Recommended Background: 

You should have an understanding of survey research and/or elementary statistics, hypothesis testing and data analysis such as in SPSS, equivalent to the syllabuses of Fundamentals of Survey Research and/or Fundamentals of Statistics.

Recommended Texts: 

The following reference books are recommended:

  • Hensher D.A., J. M. Rose and W.H. Greene, 2005, Applied Choice Analysis: A Primer, Cambridge University Press, New York.
  • Louviere J.J., D.A. Hensher and J Swaite Jr, 2000, Stated Choice Methods: Analysis and Applications, Cambridge University Press, New York.
  • Orme, B.K., 2013, Getting Started with Conjoint Analysis: Strategies for Product Design and Pricing Research, Third Edition, Research Publishers, Madison. 


Prior reading of Orme (2013) will be beneficial.


Q: Do I need any prior knowledge before taking this course

A: You should have an understanding of survey research and/or elementary statistics including hypothesis testing and data analysis.


Q: How advanced should I be in my own research?

A: It is better if you have some understanding of the data you wish to collect in your research but this is not essential.


Q: Should I do any prior reading?
A: Prior reading is certainly not required but of course can be useful.

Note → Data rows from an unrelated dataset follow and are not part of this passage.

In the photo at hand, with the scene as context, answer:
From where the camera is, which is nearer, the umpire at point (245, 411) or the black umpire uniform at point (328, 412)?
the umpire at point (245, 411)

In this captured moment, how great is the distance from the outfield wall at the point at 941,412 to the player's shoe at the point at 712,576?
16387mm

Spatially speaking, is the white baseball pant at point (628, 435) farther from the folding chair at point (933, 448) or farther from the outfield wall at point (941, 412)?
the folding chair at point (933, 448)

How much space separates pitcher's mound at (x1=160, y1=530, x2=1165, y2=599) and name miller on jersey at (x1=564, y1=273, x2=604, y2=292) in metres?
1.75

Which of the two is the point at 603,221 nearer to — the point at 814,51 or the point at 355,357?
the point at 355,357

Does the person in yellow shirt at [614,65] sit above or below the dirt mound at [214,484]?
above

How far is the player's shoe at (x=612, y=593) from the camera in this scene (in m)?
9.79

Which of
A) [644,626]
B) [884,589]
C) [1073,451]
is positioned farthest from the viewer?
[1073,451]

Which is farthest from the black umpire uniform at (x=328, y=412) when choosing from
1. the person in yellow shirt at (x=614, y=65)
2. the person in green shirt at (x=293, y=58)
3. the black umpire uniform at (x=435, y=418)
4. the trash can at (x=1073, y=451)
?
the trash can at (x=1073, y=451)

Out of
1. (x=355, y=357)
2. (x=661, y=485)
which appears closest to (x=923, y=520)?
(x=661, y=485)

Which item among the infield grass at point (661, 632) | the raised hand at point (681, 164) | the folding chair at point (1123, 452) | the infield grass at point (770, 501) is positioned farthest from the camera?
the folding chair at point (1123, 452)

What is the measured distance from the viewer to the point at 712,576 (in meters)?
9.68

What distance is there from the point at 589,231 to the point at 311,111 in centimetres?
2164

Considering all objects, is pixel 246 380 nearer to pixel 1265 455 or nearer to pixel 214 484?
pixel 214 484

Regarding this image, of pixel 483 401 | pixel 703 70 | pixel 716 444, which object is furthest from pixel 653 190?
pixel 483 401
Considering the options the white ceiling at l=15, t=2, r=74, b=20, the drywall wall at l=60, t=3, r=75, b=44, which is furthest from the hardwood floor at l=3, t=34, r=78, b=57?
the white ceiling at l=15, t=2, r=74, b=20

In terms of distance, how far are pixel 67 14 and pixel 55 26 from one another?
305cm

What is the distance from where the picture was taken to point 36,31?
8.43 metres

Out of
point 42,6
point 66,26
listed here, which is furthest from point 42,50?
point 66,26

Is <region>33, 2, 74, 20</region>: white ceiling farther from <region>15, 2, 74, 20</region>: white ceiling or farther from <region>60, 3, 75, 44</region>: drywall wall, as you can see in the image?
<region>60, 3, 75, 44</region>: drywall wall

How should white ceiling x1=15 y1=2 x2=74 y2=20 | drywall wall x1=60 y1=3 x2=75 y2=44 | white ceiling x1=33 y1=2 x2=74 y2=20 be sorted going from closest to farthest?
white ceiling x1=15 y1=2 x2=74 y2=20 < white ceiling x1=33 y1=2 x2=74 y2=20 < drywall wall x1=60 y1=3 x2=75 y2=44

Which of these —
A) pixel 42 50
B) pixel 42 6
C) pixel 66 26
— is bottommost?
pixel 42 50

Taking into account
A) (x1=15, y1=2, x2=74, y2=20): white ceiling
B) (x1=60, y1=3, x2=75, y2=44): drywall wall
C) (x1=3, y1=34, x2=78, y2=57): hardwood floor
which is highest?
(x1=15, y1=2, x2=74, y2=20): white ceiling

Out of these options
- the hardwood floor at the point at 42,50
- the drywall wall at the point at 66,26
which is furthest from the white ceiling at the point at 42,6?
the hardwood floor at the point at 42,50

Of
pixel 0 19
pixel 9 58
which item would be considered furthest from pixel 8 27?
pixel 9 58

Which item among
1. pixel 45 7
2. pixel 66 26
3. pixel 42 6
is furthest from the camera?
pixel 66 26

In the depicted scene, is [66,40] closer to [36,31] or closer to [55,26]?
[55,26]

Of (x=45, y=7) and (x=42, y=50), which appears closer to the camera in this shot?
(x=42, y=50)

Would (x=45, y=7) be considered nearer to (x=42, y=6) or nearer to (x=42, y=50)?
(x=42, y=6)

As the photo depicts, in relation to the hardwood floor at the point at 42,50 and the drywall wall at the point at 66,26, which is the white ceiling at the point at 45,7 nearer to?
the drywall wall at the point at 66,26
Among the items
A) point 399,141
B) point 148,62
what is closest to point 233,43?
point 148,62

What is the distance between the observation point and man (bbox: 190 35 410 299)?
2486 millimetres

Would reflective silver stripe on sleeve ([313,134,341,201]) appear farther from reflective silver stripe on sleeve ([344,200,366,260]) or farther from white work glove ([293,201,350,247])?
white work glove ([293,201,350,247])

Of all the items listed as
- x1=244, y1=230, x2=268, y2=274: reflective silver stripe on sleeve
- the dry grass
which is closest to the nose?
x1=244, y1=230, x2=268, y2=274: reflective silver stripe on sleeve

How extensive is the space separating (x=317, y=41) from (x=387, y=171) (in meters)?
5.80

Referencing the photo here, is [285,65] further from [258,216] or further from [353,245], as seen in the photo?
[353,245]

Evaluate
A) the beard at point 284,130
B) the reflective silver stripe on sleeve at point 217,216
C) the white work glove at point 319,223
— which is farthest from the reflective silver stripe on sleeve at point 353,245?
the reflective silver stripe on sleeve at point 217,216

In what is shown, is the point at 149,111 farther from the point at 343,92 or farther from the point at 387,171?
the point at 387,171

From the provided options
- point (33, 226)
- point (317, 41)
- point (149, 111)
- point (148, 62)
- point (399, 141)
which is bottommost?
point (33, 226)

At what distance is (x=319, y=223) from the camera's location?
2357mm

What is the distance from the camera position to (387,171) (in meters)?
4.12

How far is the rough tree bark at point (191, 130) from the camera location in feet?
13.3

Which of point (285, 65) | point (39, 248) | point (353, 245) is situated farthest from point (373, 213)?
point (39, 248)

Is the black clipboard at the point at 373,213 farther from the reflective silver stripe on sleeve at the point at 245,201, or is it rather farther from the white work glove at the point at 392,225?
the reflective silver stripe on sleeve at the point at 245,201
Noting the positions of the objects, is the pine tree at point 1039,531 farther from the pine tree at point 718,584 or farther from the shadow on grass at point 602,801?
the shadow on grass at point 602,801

See the books listed under recommended texts and readings and in particular Orme (2013).


Q: Do I need my own laptop computer?
A: Yes, there will be in-class exercises and readings requiring the use of a computer.


Q: Should it be operating Windows?

A: Yes, other platforms are not supported.


Q: Do I need any specific software?
A: No, but you will need the usual software including Excel, Word, a pdf reader and a web browser.


Q: Will I need to down load software during the course?

A: Yes, so be sure you have the appropriate privileges for your laptop.

Participant feedback: 

A lot of time was spent in discussions and answering questions. This was very helpful and relevant. (summer 2016)


Extremely useful to have an expert answer your specific questions and give you a good frame for understanding theory. (Summer 2016)


Lecture notes, readings and an annotate bibliography will be provided. There is not a text book.